# TASK PROMPT
Return, word for word, only the lines from the one containing "Of the selection" through the last line of the entries.

(Excerpt from a dataset)
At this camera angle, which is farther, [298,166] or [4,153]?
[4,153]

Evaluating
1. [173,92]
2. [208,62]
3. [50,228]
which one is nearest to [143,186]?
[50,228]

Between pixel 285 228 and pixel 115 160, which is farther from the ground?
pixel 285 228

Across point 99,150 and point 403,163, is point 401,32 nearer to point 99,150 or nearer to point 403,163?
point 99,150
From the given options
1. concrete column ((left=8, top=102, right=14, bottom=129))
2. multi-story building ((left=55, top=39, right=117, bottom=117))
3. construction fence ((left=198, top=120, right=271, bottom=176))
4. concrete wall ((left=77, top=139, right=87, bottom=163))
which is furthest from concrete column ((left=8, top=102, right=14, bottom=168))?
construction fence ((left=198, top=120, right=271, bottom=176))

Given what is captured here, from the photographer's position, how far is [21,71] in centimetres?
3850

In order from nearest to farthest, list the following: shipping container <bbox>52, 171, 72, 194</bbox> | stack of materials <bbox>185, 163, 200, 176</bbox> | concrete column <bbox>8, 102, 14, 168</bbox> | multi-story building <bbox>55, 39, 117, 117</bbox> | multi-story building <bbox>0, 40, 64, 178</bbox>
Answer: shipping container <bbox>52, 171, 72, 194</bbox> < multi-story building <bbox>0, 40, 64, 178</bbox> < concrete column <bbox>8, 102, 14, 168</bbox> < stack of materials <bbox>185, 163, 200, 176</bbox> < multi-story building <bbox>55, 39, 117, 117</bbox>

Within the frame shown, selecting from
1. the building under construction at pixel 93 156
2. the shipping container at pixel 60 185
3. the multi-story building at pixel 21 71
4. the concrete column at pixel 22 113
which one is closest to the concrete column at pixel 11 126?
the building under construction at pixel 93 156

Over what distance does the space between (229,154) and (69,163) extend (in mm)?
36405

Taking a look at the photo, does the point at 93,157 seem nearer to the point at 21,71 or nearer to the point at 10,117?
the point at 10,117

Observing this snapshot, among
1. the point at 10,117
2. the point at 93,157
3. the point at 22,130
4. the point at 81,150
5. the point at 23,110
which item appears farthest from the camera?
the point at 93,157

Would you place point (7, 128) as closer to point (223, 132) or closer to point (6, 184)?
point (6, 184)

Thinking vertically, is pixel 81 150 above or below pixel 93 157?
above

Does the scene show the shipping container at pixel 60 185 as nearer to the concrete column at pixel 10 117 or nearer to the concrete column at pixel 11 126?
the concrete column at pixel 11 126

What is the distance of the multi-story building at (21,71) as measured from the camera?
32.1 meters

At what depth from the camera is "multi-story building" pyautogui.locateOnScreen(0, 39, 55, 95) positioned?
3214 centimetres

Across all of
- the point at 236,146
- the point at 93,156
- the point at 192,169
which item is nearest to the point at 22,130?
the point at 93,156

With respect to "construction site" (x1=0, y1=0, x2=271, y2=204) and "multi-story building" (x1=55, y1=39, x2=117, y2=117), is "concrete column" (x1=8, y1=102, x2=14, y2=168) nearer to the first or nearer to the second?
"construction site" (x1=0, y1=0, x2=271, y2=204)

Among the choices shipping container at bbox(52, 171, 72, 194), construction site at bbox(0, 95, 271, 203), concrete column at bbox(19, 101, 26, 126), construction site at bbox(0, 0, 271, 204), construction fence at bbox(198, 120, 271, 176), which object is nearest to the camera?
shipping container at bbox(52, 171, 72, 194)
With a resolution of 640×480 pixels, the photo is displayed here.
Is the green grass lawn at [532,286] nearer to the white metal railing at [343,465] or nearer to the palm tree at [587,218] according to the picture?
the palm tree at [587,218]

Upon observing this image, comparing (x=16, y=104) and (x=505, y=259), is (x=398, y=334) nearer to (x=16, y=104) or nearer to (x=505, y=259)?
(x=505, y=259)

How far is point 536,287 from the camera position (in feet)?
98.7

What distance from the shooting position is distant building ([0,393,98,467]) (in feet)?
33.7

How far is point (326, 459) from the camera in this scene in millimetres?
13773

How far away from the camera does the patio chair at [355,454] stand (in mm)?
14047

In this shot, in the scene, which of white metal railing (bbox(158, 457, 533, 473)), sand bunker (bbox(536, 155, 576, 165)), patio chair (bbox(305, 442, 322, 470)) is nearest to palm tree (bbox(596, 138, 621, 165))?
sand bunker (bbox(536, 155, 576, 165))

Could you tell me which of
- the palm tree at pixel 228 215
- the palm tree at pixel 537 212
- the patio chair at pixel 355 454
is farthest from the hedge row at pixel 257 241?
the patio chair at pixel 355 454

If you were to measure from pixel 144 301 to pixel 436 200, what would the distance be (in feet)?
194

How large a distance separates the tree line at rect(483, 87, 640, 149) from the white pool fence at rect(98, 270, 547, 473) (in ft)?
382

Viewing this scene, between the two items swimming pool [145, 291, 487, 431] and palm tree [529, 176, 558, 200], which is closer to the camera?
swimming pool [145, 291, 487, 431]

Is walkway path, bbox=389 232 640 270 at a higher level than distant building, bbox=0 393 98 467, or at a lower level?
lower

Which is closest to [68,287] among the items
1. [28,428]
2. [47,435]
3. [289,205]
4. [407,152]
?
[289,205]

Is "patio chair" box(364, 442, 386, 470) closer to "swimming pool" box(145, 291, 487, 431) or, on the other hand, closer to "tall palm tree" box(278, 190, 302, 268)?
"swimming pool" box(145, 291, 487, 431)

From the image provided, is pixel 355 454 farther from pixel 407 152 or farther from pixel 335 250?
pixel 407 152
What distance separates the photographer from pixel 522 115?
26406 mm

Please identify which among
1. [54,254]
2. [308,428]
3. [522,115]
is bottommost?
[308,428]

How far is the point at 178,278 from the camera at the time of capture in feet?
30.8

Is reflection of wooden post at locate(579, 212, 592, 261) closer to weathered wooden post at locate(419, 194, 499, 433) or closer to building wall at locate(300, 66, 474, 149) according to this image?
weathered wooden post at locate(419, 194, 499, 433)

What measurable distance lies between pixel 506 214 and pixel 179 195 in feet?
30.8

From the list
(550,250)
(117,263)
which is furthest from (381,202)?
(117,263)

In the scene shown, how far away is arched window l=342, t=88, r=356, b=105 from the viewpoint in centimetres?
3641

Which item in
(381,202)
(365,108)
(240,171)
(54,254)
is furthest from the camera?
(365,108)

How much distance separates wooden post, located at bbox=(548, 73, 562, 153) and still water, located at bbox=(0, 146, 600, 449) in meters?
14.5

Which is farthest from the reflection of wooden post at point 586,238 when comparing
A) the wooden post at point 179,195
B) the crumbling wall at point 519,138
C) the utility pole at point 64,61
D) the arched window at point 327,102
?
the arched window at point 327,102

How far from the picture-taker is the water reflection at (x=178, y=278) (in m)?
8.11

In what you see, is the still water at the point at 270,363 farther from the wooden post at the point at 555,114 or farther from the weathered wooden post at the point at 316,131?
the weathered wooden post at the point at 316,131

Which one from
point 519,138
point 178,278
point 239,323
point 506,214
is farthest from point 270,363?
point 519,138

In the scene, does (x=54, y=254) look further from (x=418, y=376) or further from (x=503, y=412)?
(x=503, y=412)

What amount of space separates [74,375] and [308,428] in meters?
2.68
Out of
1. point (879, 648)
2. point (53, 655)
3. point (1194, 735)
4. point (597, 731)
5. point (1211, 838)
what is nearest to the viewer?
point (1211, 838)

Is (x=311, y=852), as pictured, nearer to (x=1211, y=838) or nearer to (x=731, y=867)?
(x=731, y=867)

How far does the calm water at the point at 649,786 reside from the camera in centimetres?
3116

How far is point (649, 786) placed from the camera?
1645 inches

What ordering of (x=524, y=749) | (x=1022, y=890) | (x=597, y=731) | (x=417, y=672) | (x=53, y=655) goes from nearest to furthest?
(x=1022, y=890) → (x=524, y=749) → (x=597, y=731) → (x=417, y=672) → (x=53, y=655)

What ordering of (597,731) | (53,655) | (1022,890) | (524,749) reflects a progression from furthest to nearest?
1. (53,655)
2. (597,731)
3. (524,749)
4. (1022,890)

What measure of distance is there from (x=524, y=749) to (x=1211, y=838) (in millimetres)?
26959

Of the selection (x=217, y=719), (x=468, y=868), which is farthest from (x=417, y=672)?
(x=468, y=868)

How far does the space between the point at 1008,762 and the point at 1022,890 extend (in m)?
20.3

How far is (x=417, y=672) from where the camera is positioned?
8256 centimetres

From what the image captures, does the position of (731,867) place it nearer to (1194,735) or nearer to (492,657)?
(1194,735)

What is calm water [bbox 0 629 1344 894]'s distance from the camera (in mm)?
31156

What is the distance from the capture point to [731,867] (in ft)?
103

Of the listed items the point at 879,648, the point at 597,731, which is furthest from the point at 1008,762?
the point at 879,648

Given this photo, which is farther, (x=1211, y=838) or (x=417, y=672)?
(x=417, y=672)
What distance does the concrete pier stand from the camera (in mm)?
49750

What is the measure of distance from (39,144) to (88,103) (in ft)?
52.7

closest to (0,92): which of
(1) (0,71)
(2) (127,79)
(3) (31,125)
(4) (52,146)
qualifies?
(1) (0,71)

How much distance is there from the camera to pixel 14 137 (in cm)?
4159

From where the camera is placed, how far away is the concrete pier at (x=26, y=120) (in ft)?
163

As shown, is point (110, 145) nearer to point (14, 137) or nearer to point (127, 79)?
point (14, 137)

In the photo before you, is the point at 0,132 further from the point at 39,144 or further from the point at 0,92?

# WRITTEN ANSWER
Of the selection (x=217, y=719), (x=468, y=868), which is farthest from (x=417, y=672)?
(x=468, y=868)

How far does the space between the point at 1008,762 and the point at 1022,890 extend (in m)?
20.3

How far is (x=417, y=672) from where the camera is positioned?
8256 centimetres

From what the image captures, does the position of (731,867) place it nearer to (1194,735) or nearer to (492,657)?
(1194,735)

What is calm water [bbox 0 629 1344 894]'s distance from the camera (in mm)?
31156

What is the distance from the capture point to [731,867] (in ft)?
103

Of the listed items the point at 879,648, the point at 597,731, which is furthest from the point at 1008,762?
the point at 879,648

Given this photo, which is farther, (x=1211, y=838) or (x=417, y=672)?
(x=417, y=672)
What distance does the concrete pier stand from the camera (in mm)?
49750

What is the measure of distance from (39,144) to (88,103) (in ft)?
52.7

closest to (0,92): which of
(1) (0,71)
(2) (127,79)
(3) (31,125)
(4) (52,146)
qualifies?
(1) (0,71)

How much distance is there from the camera to pixel 14 137 (in cm)?
4159

From where the camera is placed, how far away is the concrete pier at (x=26, y=120) (in ft)?
163

As shown, is point (110, 145) nearer to point (14, 137) or nearer to point (127, 79)?
point (14, 137)

In the photo before you, is the point at 0,132 further from the point at 39,144 or further from the point at 0,92?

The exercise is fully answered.